Although Jersey Boys masquerades as a Broadway musical, it also exploits the mass hysteria of a rock & roll concert, emits the echoing sounds of a studio recording session and employs the spare, minimalist dialogue of a lean motion-picture script. (Some of the early scenes, as the characters and their environment are introduced, might be a little too skeletal; be patient, everything and everyone will fall into place soon enough.) By mixing stage, film and concert together, Jersey Boys serves up a hybrid that is refreshingly original. Some musicals pretend to pay tribute to decades past. Grease, for instance, bills itself as a comic send-up of the 1950s; The Wedding Singer has the chutzpah to suggest that the 1980s are already worth romanticizing. Jersey Boys is mostly set in the 1960s (The Four Seasons exploded onto the scene with "Sherry" in 1962), but there is not a drop of sentiment all night long. This is a primer about ego and vanity, disillusionment and recrimination.
Best of all, it tells a story we do not know.
The Broadway musical theater has been crippled by its dependency on movies for subject matter — which in turn guarantees that the customer is already familiar with the story line before he ever enters the theater. By contrast, Jersey Boys delivers one surprise after another — not the least of which is that we find ourselves spellbound by four guys, at least three of whom are not notably appealing.

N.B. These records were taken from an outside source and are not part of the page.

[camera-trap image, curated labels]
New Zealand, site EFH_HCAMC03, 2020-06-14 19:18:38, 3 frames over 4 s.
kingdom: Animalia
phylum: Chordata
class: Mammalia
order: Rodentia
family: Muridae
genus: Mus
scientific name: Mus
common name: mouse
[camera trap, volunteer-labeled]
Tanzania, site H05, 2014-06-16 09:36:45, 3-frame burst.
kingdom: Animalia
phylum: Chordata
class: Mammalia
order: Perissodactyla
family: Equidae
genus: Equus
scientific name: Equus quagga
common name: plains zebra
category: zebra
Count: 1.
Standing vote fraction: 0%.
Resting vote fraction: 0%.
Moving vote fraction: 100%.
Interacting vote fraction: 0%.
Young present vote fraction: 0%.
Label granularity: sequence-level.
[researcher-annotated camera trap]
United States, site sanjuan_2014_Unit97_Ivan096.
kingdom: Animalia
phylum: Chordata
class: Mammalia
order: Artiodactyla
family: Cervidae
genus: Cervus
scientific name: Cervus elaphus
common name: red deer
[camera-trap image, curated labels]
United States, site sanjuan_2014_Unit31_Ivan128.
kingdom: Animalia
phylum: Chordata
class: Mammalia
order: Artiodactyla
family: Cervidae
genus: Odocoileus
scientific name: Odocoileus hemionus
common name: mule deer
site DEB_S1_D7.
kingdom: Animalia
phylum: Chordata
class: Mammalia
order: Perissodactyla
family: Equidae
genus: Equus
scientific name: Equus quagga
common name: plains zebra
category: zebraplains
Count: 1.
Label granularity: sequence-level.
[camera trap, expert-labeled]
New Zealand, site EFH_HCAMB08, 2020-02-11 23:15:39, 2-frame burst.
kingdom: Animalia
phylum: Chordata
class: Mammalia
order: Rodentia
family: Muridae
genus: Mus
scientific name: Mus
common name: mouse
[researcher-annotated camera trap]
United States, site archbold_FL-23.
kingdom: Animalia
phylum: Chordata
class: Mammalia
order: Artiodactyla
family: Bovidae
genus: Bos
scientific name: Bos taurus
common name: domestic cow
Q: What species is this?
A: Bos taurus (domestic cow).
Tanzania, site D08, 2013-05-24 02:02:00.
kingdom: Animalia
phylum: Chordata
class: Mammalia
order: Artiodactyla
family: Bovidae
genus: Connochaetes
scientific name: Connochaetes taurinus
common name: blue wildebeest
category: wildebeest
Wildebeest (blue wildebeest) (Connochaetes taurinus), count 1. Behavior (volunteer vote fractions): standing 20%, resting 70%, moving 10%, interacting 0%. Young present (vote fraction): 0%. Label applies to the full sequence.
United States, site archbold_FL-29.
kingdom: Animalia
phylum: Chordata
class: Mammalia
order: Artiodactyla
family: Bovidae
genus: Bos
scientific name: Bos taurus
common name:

The production is as polished as a shiny gold record. Everything is geared to telling the story — or, in this case, four stories. The lighting, the visual effects, the video projections. (Hey, there's Ed Sullivan, that guy from Bye Bye Birdie, up on the screen.) The thoughtfully effective costumes grow ever more somber as the evening darkens. Director Des McAnuff, while keeping most of the action hurtling along at a fever pitch, is not afraid to slow things down and let the actors act — which is something else we don't see much of in today's musicals. But it's a smart move, because the cast is sensational. Technology makes Jersey Boys an exhilarating experience; these four actors make that experience human and deeply moving.